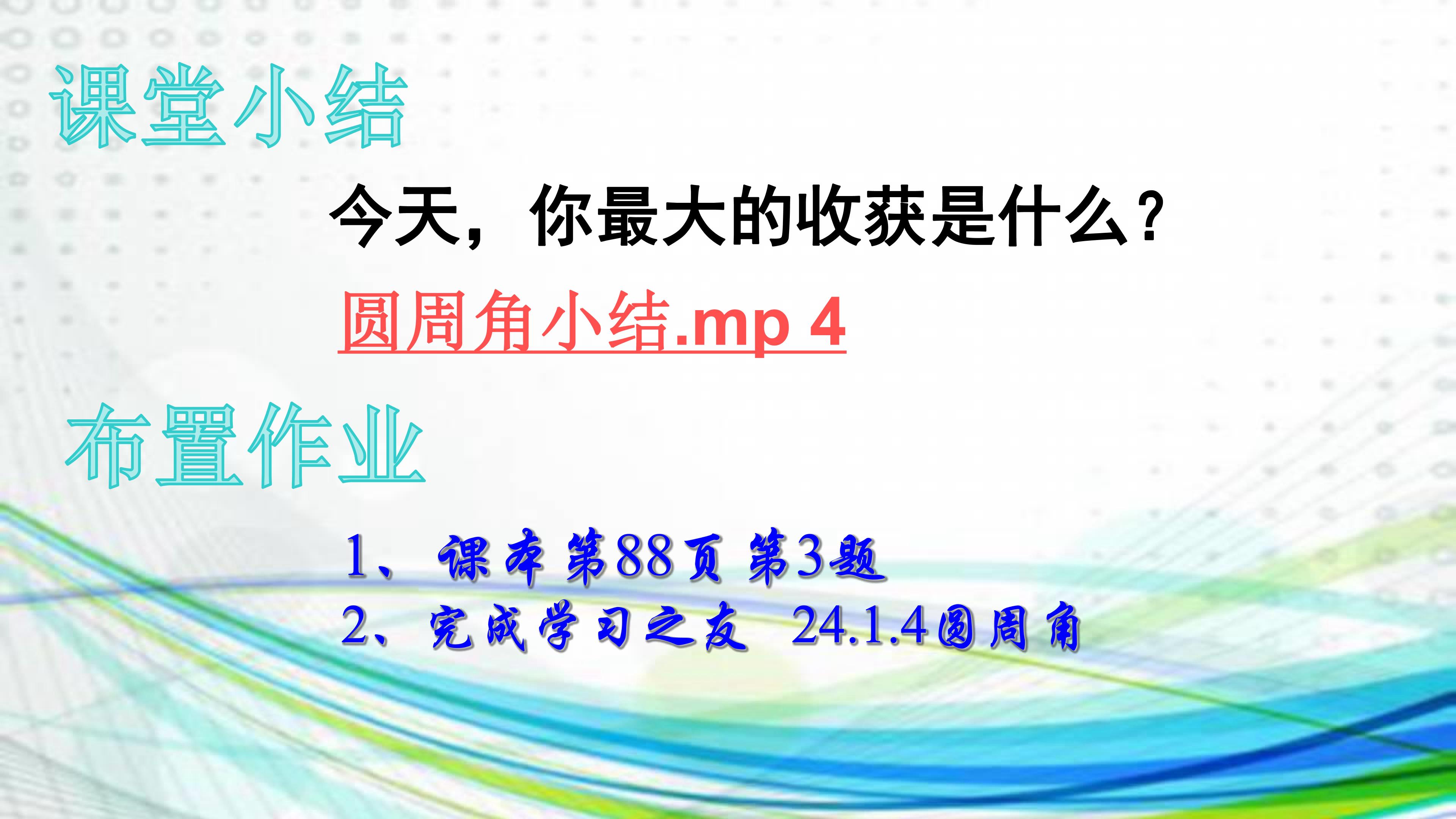 课堂小结

今天，你最大的收获是什么？

圆周角小结.mp 4

布置作业

1、课本第88页第3题
2、完成学习之友 24.1.4圆周角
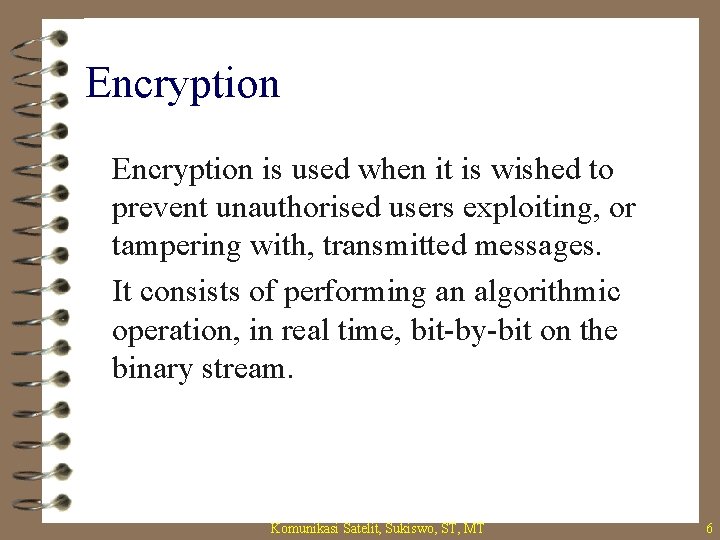 Encryption

Encryption is used when it is wished to prevent unauthorised users exploiting, or tampering with, transmitted messages.

It consists of performing an algorithmic operation, in real time, bit-by-bit on the binary stream.

Komunikasi Satelit, Sukiswo, ST, MT

6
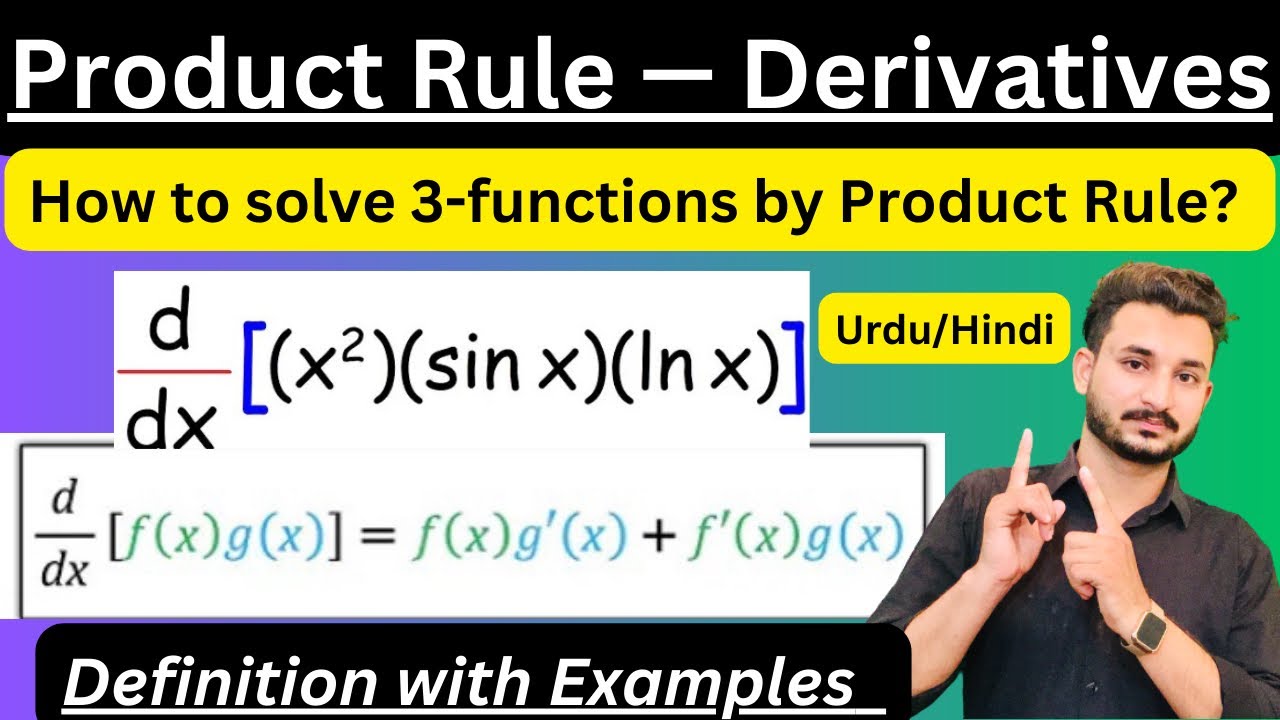 Product Rule — Derivatives

How to solve 3-functions by Product Rule?

$\frac{d}{dx}[(x^2)(\sin x)(\ln x)]$

Urdu/Hindi

$\frac{d}{dx}[f(x)g(x)] = f(x)g'(x) + f'(x)g(x)$

Definition with Examples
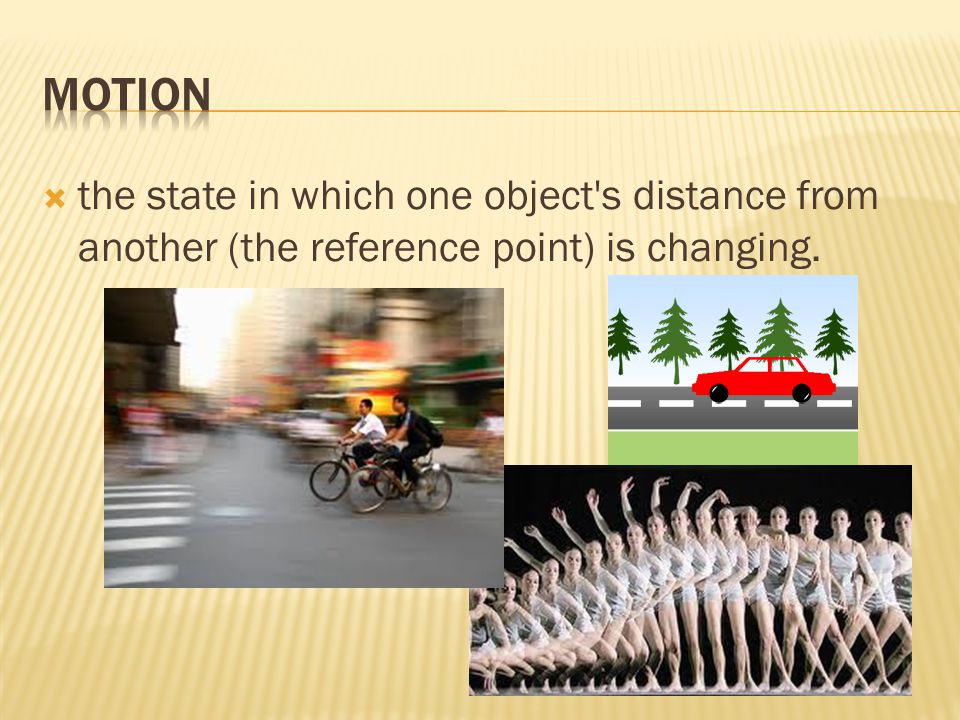 MOTION

the state in which one object's distance from another (the reference point) is changing.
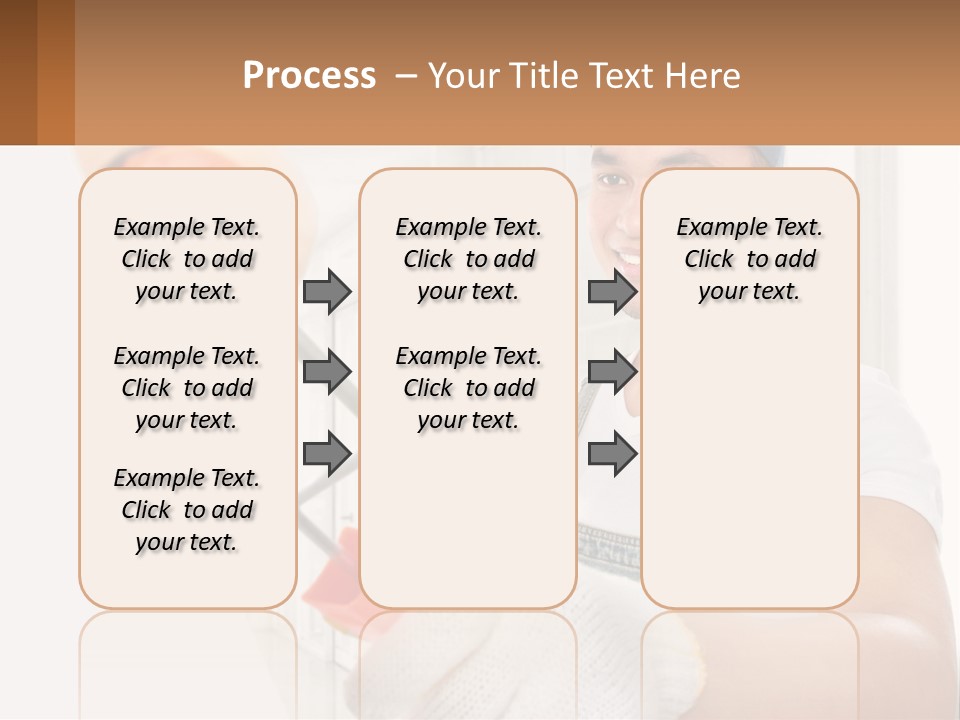 Process – Your Title Text Here

Example Text. Click to add your text.

Example Text. Click to add your text.

Example Text. Click to add your text.

Example Text. Click to add your text.

Example Text. Click to add your text.

Example Text. Click to add your text.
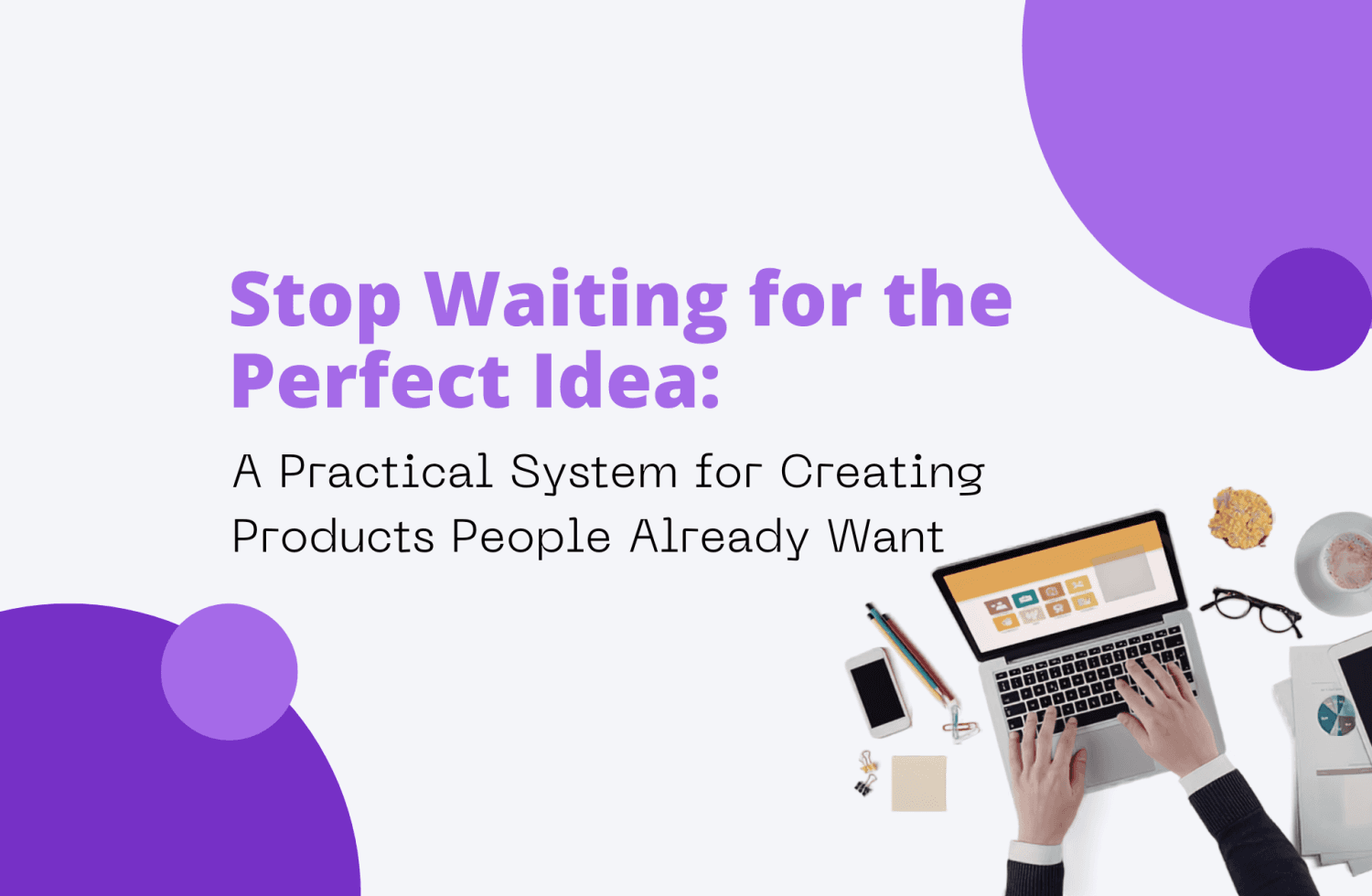 Stop Waiting for the Perfect Idea:

A Practical System for Creating Products People Already Want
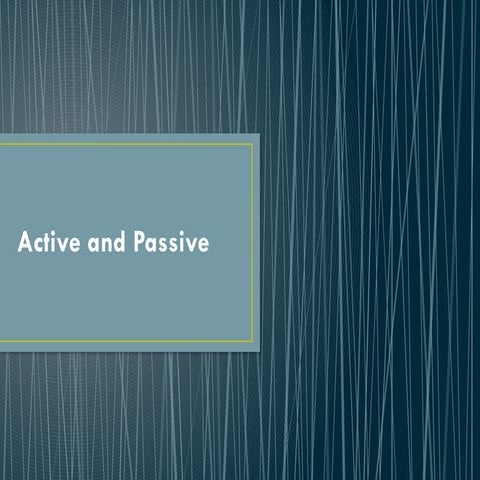 Active and Passive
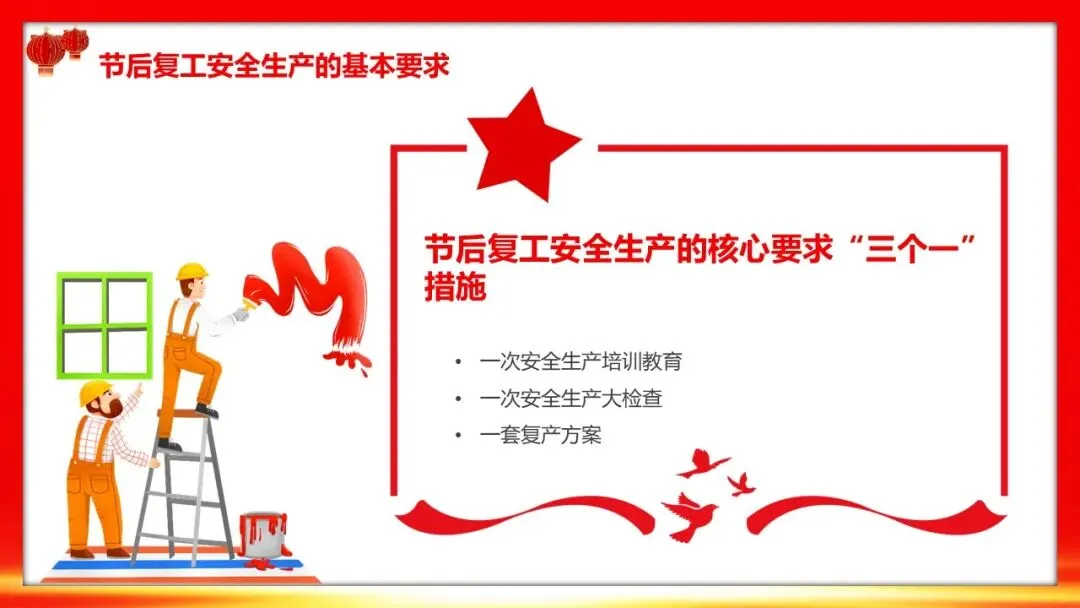 节后复工安全生产的基本要求

节后复工安全生产的核心要求“三个一”措施

• 一次安全生产培训教育
• 一次安全生产大检查
• 一套复产方案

## Exercise instructions
Transcribe exactly, and only, the lines from the one containing "Active and Passive" through the last line of the records above, both included; leave out the pictures.

## Answer to this problem
 Active and Passive
 节后复工安全生产的基本要求

节后复工安全生产的核心要求“三个一”措施

• 一次安全生产培训教育
• 一次安全生产大检查
• 一套复产方案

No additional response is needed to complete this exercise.